Stored items from a collection:
+===+

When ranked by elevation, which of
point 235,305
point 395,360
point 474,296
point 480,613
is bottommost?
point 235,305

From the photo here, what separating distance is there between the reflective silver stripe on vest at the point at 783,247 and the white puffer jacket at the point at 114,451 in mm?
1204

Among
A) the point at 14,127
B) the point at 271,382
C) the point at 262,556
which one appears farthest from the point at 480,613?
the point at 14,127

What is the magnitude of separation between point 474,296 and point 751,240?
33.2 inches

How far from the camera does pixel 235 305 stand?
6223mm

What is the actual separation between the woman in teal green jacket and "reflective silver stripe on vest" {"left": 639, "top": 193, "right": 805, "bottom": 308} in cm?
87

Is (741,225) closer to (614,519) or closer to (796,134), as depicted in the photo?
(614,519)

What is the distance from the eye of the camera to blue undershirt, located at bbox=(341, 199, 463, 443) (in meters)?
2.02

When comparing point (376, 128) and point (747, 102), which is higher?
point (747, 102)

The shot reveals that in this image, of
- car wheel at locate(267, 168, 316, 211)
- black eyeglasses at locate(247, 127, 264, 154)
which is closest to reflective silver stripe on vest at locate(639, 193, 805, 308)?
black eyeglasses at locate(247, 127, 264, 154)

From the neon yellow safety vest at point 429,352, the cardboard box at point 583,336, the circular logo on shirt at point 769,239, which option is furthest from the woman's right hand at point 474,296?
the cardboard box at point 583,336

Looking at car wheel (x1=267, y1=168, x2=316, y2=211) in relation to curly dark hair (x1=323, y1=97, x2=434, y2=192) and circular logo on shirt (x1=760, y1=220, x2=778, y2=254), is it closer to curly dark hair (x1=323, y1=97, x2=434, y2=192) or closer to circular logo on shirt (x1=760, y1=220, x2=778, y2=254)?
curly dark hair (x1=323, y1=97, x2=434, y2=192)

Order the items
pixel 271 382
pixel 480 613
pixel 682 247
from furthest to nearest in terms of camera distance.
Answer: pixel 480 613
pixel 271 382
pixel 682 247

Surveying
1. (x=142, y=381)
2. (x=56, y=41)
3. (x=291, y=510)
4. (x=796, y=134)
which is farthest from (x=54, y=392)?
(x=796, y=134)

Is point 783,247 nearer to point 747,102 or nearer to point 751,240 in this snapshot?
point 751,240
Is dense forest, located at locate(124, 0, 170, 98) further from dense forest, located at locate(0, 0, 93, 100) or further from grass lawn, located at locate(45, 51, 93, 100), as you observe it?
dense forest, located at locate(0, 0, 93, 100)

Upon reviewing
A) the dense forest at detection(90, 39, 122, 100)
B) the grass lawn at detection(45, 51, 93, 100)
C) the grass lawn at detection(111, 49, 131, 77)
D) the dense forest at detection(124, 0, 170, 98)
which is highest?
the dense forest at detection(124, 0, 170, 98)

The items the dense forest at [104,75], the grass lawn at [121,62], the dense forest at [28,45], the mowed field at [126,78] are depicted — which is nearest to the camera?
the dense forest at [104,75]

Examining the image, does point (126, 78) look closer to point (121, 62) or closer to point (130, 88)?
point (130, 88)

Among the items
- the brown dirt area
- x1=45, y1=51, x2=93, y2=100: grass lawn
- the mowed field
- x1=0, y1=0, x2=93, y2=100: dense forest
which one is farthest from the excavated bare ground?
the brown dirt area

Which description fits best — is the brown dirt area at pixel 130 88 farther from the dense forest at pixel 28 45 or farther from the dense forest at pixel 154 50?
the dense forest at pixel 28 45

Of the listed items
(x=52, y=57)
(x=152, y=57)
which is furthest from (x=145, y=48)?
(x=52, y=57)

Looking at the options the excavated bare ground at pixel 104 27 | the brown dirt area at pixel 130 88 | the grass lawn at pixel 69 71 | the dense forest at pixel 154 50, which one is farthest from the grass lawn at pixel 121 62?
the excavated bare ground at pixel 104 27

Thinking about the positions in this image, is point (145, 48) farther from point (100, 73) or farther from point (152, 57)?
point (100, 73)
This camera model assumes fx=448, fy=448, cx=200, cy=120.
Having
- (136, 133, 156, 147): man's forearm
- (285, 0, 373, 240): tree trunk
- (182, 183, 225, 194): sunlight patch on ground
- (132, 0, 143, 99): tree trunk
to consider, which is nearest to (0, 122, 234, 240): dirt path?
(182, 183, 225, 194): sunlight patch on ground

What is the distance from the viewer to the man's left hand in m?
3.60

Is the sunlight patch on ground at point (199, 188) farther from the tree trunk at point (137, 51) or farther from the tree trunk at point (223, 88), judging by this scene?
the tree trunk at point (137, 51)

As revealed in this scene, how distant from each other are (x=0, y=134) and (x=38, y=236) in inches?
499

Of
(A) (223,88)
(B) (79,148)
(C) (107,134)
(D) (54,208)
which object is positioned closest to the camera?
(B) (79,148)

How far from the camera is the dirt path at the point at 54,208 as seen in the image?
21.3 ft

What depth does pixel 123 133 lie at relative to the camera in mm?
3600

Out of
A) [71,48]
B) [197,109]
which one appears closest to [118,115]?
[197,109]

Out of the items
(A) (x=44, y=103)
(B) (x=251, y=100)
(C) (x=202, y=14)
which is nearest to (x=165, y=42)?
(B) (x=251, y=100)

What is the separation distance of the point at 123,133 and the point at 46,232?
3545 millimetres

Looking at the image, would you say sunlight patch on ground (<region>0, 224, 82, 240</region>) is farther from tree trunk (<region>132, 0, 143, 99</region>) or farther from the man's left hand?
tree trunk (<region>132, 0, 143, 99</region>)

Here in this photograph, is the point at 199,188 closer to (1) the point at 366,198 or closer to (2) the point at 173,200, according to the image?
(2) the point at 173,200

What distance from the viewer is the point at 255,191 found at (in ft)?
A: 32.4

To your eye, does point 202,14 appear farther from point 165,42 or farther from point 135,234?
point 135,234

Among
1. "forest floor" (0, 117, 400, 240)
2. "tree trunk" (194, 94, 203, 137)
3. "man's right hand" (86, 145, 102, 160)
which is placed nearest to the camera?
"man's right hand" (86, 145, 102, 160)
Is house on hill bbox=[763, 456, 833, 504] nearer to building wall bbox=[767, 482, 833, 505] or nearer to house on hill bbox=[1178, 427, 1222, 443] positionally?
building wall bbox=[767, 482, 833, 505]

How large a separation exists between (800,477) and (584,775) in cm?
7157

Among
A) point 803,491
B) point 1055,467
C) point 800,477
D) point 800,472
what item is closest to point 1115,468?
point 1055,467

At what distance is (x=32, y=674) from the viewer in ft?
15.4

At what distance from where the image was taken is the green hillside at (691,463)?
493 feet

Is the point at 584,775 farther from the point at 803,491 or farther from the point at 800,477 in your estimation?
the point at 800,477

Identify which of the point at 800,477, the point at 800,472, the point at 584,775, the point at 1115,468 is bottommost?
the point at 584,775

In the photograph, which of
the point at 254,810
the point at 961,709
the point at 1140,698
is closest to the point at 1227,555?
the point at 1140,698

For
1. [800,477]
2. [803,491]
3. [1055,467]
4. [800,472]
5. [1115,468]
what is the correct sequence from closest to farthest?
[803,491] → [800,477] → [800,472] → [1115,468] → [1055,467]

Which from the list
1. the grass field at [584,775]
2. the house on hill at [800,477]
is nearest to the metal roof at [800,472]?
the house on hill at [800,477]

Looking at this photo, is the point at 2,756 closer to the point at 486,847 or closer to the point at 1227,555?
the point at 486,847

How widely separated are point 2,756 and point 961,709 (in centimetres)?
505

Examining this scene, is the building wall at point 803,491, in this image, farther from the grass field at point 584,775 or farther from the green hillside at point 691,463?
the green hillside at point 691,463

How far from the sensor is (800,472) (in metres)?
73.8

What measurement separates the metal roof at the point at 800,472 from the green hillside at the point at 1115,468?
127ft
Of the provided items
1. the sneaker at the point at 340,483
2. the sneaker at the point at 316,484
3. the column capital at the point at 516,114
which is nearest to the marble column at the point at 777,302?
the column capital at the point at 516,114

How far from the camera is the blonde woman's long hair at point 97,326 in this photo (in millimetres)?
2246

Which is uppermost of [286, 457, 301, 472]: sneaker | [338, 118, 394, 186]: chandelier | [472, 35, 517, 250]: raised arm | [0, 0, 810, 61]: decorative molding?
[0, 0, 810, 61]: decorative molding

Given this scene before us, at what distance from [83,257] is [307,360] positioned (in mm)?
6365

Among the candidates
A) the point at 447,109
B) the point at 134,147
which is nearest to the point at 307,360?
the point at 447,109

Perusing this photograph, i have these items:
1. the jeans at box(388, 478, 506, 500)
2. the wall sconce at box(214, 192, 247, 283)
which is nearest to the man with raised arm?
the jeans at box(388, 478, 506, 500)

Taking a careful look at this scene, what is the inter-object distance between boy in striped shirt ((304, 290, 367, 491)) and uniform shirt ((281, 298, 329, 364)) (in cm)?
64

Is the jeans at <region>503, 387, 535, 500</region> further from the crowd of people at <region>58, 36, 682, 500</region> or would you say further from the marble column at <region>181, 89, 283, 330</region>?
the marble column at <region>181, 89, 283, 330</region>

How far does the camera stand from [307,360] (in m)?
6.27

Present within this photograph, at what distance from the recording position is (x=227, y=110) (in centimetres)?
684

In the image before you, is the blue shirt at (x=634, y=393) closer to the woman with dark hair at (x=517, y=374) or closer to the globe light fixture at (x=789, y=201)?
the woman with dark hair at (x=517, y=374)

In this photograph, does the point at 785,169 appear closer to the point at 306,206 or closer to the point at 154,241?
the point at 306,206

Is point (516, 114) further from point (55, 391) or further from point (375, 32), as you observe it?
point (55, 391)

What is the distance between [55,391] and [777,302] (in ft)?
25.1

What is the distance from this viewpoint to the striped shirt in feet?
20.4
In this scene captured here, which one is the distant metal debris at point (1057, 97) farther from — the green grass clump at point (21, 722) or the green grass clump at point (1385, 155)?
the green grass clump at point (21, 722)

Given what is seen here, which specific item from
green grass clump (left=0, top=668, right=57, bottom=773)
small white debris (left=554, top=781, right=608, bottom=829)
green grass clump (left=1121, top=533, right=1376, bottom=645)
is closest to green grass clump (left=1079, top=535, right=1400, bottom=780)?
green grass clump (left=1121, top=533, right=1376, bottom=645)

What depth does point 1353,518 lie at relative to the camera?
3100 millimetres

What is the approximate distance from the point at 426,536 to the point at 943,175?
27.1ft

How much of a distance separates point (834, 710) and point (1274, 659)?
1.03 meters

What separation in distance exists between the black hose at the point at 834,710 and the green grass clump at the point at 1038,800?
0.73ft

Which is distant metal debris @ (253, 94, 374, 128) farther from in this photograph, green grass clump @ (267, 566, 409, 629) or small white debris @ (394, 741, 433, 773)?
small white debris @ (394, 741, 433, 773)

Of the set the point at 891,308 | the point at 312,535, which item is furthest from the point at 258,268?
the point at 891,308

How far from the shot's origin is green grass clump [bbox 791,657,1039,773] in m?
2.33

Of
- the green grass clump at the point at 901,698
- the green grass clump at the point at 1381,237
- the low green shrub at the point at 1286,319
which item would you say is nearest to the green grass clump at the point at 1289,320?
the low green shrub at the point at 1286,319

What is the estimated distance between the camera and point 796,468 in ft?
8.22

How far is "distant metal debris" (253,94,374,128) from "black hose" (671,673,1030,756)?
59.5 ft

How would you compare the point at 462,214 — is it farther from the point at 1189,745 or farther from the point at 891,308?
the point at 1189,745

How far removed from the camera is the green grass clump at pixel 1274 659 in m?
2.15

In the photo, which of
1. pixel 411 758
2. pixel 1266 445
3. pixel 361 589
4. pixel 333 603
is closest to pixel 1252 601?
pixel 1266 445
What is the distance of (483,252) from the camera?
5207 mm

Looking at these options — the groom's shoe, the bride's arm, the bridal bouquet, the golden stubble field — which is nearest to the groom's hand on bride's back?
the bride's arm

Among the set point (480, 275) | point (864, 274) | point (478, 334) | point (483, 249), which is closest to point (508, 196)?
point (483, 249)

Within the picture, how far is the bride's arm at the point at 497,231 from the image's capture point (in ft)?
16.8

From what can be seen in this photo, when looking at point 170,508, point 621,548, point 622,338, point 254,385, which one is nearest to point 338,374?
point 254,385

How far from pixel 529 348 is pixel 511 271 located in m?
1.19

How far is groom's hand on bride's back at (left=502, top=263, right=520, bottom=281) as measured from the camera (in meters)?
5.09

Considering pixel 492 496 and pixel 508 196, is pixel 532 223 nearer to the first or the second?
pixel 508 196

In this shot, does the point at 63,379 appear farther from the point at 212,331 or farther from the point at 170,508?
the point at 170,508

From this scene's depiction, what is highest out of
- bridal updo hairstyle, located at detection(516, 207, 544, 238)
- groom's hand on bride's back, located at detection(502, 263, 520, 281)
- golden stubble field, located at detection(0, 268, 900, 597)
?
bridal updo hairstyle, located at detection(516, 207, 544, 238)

+===+

The problem: Copy the lines of the data above word for word, beginning with the line containing "How far from pixel" and continuing through the last line of the data.

Result:
How far from pixel 529 348 is pixel 511 271 located in m?
1.19

How far is groom's hand on bride's back at (left=502, top=263, right=520, bottom=281) as measured from the camera (in meters)?
5.09

Considering pixel 492 496 and pixel 508 196, is pixel 532 223 nearer to the first or the second?
pixel 508 196

In this shot, does the point at 63,379 appear farther from the point at 212,331 or farther from the point at 170,508?
the point at 170,508

From this scene's depiction, what is highest out of
- bridal updo hairstyle, located at detection(516, 207, 544, 238)
- groom's hand on bride's back, located at detection(502, 263, 520, 281)
- golden stubble field, located at detection(0, 268, 900, 597)
?
bridal updo hairstyle, located at detection(516, 207, 544, 238)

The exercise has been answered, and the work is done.